With the centenary of the start of the First World War fast approaching how will Germany mark the occasion and what is the conflict’s legacy there? Chris Bond reports.
WEISSENSEE is a peaceful and prosperous district on the outskirts of Berlin. As well as being a much sought after place to live it’s also home to one of the largest Jewish cemetery in Europe.
Among the 115,000 graves are those of more than 12,000 German Jewish soldiers who fought in the First World War.
Adolf Hitler tried to lay the blame for Germany’s defeat in the Great War at the feet of the country’s Jews, when in actual fact they rallied to the flag in greater proportion than their numbers in the population warranted.
It’s just one of the many little known, but pertinent, facts about a war that was far more complex than it’s often portrayed to be.
Today, with the centenary of the start of the conflict fast approaching commemoration plans are gathering pace not only in Britain but all over the world, as nations seek to remember the sacrifice made by so many men and women who unwittingly found themselves caught up in arguably the defining event of the 20th century.
However, Germany has been accused in some quarters of down-playing the anniversary and its significance.
This has been refuted by the country’s politicians who point to the exhibitions and events in its museums, galleries and universities.
It is, though, probably fair to say that the First World War doesn’t have the same resonance in Germany as it does in Britain and isn’t seen as a moment of national reflection.
Claudia Sternberg, a senior lecturer at the University of Leeds, was born and raised in Germany and has taken a keen interest in what has been happening in her homeland.
She believes there are both differences and similarities in the way Germany and Britain are marking the anniversary.
“There are a lot of exhibitions and projects and Press coverage, but there is also a different kind of commemoration in Germany.
“There isn’t one singular anniversary because this year it’s also 75 years since the start of the Second World War and 25 years since the fall of the Berlin wall.”
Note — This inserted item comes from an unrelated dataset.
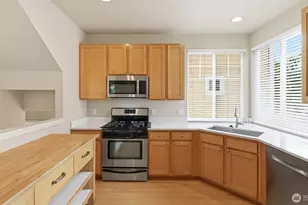 515 225th Pl NE, Sammamish, WA 98074 - Photo 17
To a large extent the First World War has been overshadowed by the Second World War which is far more ingrained in the German psyche, which is perhaps understandable given the horrors unleashed in the notorious death camps.
“My generation grew up with the Holocaust and everyone who went to school had to face up to this,” says Sternberg.
“It wasn’t just a part of history it was central to our sense of citizenship.”
In the aftermath of Hitler’s defeat in 1945, Germany was forced to confront its own recent and violent past.
“German society had to be rebuilt and in the 1960s and 70s and a new generation came of age which looked very critically at their parents’ and grandparents’ generations.
“They had to reinvent themselves as a non-militaristic country and they needed to present themselves to the outside world as non-threatenting.”
Today, the First World War is regarded as the antithesis of how to conduct politics.
However, it’s perhaps sadly ironic that on the eve of the centenary of the start of a conflict riven with nationalism we’re seeing a wave of anti-European sentiment building in some parts of the continent.
“In Germany the European project today is seen as a peace project that must not be jeopardised,” says Sternberg.
“This why German politicians keep re-iterating the importance of European unity because the danger is we could go back to how it was.”